Not quite, but it sure isn't for lack of trying.
Ether One is set in the not-too-distant future, where a research initiative is on the verge of finding a cure for dementia. This is achieved through the work of "Restorers", who enter the minds of patients through telepathic means, explore their fragmented memories and attempt to piece their life stories together, thus returning coherency to the patient's mind and treating the ailment. Ether One's story casts you as one such restorer, treating a 69 year old patient named Jean on the day before the institute's research grant expires.
The story has multiple layers to it, and it's this which makes it so intriguing. On the one hand, there's the story of Jean herself, who has apparently been strongly influenced by an accident at a mine near her Cornish hometown of Pinwheel.
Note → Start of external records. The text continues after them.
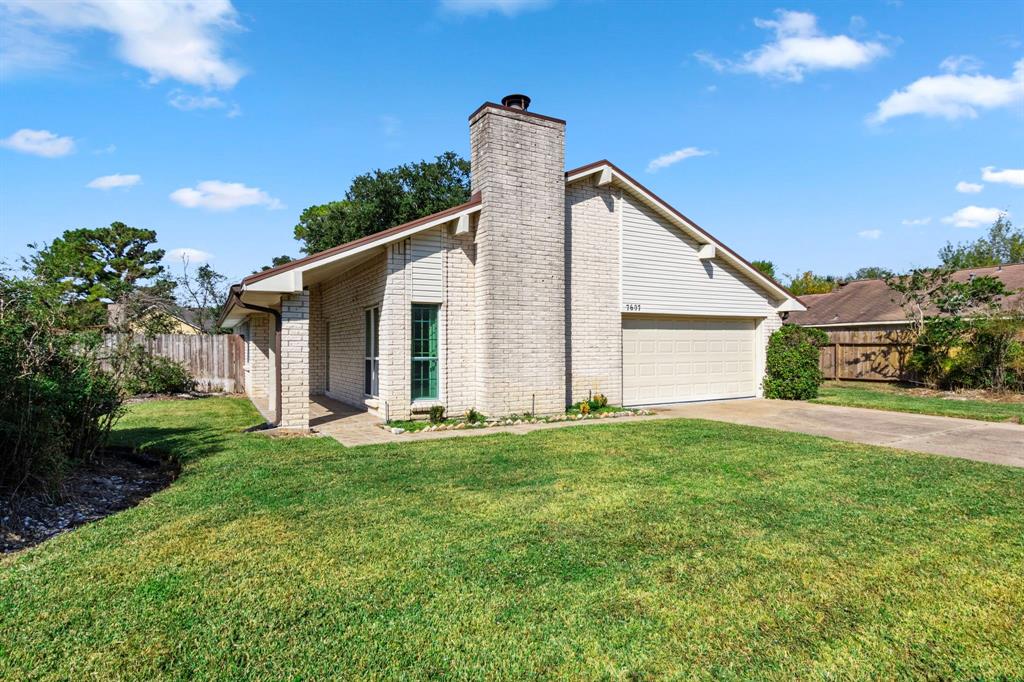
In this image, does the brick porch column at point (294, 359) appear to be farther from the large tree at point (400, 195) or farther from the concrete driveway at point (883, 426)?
the large tree at point (400, 195)

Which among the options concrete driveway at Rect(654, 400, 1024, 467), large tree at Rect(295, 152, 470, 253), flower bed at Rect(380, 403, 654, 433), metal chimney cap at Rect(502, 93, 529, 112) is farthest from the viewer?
large tree at Rect(295, 152, 470, 253)

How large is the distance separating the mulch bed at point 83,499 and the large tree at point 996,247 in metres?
55.0

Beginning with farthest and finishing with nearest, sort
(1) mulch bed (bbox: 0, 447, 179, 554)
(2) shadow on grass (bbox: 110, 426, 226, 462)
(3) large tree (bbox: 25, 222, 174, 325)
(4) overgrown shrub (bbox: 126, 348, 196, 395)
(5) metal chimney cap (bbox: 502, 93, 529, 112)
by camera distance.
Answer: (3) large tree (bbox: 25, 222, 174, 325), (4) overgrown shrub (bbox: 126, 348, 196, 395), (5) metal chimney cap (bbox: 502, 93, 529, 112), (2) shadow on grass (bbox: 110, 426, 226, 462), (1) mulch bed (bbox: 0, 447, 179, 554)

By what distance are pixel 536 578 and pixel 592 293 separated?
940 cm

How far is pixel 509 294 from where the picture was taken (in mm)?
10891

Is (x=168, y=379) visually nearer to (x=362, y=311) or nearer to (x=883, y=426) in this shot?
(x=362, y=311)

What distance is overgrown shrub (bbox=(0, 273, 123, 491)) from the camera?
207 inches

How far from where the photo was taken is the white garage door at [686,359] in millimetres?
13555

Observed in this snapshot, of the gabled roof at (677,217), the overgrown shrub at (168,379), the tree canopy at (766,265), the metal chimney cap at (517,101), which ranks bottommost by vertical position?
the overgrown shrub at (168,379)

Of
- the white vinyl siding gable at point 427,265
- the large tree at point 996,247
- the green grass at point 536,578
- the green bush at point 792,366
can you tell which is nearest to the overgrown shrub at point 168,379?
the white vinyl siding gable at point 427,265

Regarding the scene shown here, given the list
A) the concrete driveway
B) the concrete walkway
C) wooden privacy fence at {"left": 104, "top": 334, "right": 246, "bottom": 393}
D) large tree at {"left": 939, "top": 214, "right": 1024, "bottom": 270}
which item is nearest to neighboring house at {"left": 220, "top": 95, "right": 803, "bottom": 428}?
the concrete walkway

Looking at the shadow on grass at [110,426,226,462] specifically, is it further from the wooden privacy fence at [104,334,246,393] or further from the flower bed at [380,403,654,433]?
the wooden privacy fence at [104,334,246,393]

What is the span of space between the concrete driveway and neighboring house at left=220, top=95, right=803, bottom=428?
1866 millimetres

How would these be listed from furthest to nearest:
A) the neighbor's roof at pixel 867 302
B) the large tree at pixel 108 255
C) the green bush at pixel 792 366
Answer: the large tree at pixel 108 255 → the neighbor's roof at pixel 867 302 → the green bush at pixel 792 366
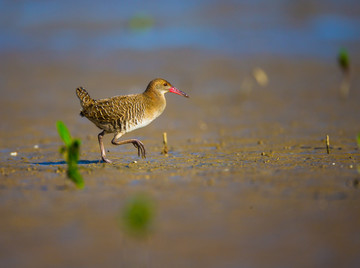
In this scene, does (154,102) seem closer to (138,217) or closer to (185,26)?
(138,217)

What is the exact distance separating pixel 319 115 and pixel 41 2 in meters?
15.8

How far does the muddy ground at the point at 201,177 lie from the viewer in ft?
16.3

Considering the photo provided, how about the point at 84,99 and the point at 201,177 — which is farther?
the point at 84,99

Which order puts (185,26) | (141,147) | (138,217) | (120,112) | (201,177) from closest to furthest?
(138,217), (201,177), (120,112), (141,147), (185,26)

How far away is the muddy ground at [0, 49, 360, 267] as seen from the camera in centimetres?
496

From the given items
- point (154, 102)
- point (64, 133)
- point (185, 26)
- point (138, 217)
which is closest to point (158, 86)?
point (154, 102)

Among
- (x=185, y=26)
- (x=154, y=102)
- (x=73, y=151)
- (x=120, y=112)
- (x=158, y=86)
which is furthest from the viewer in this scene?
(x=185, y=26)

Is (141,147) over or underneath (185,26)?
underneath

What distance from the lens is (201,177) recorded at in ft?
23.3

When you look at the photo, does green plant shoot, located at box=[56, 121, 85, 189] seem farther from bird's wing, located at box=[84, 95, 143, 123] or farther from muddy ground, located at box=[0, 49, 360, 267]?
bird's wing, located at box=[84, 95, 143, 123]

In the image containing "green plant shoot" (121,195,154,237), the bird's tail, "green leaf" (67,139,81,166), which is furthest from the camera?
the bird's tail

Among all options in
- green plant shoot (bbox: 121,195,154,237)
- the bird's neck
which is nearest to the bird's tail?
the bird's neck

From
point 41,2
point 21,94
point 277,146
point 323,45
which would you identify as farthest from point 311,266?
point 41,2

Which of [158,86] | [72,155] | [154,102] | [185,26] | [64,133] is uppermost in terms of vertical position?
[185,26]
Yet weaved within this is the institute's own struggle with its research into dementia, and the plight of your supervisor - who doubles as the narrator - between human compassion, scientific objectivity, and the need for funding.
Credit must also be given to the environmental design in terms of keeping Ether One engaging. The village of Pinwheel and its surrounding locales is an absolute delight to explore. The opening area, Pinwheel's harbour, has quickly ascended to very near the top of my list of "favourite gaming locations". I want to buy a pint in the Crow's Nest pub, sit outside and watch the sun set between the masts the moored fishing vessels, listening to the waves lap against the shore, and the herring gulls cry as they wheel in the air above.